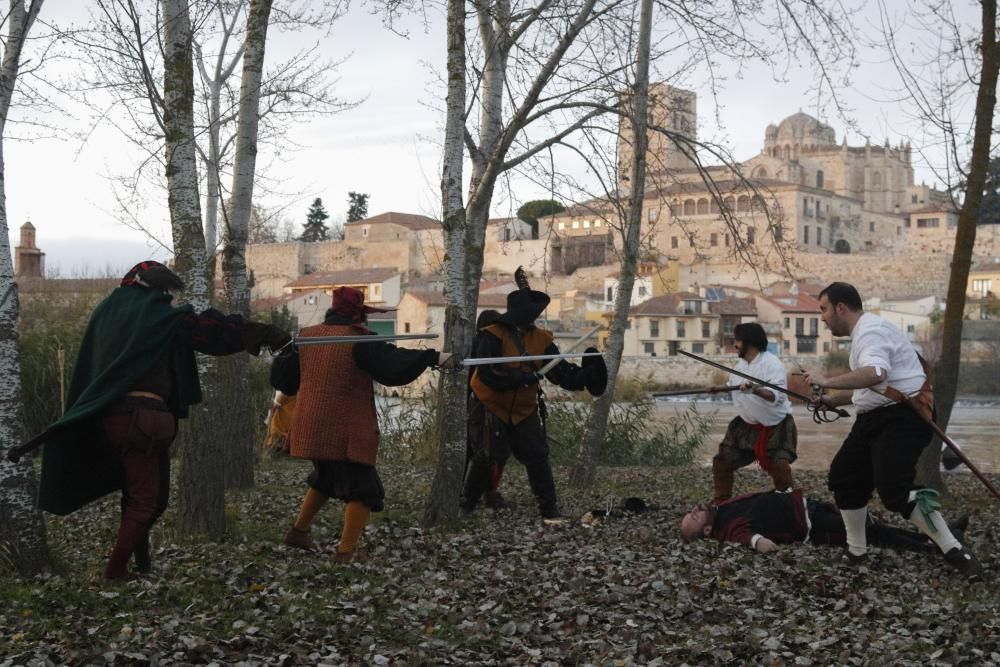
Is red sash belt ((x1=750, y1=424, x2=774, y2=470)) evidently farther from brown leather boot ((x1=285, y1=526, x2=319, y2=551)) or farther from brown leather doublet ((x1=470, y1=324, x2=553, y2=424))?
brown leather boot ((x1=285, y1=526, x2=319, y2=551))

...

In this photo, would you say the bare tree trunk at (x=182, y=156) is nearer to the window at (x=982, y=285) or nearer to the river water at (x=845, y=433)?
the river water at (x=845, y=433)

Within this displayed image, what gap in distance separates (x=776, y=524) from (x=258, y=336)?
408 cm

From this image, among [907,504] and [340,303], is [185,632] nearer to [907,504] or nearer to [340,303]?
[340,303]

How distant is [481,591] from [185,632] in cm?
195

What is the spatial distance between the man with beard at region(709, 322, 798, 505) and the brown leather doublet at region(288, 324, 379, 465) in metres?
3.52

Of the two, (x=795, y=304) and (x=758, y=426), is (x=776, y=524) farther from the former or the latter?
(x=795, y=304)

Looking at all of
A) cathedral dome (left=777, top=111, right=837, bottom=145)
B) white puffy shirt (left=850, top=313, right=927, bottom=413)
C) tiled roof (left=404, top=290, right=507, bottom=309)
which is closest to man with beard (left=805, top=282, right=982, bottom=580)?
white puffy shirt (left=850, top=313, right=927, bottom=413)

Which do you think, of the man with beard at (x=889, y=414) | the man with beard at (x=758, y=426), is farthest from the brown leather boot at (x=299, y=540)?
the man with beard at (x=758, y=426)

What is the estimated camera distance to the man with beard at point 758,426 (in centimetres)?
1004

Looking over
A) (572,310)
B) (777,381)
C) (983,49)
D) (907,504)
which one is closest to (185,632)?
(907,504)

---

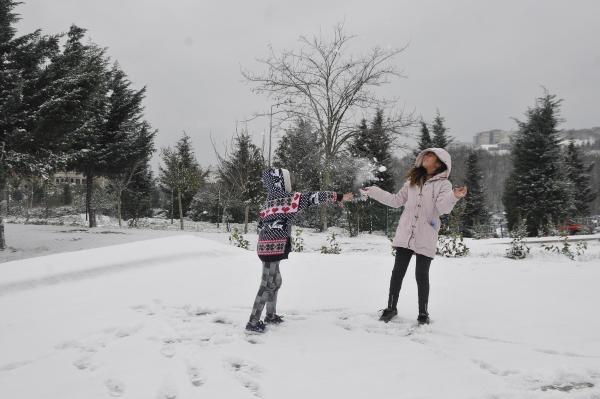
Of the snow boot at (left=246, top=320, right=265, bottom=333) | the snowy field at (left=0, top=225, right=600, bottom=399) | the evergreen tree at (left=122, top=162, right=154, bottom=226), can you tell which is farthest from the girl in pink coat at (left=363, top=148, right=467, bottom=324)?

• TO DO
Pull out each row above that contains the word "farther" and copy it in full.

• RESULT OF THIS EXERCISE
Is red sash belt ((x1=750, y1=424, x2=774, y2=470)) evidently farther from brown leather boot ((x1=285, y1=526, x2=319, y2=551)) or farther from brown leather doublet ((x1=470, y1=324, x2=553, y2=424))?
Of the two, (x=795, y=304) and (x=758, y=426), is (x=776, y=524) farther from the former or the latter?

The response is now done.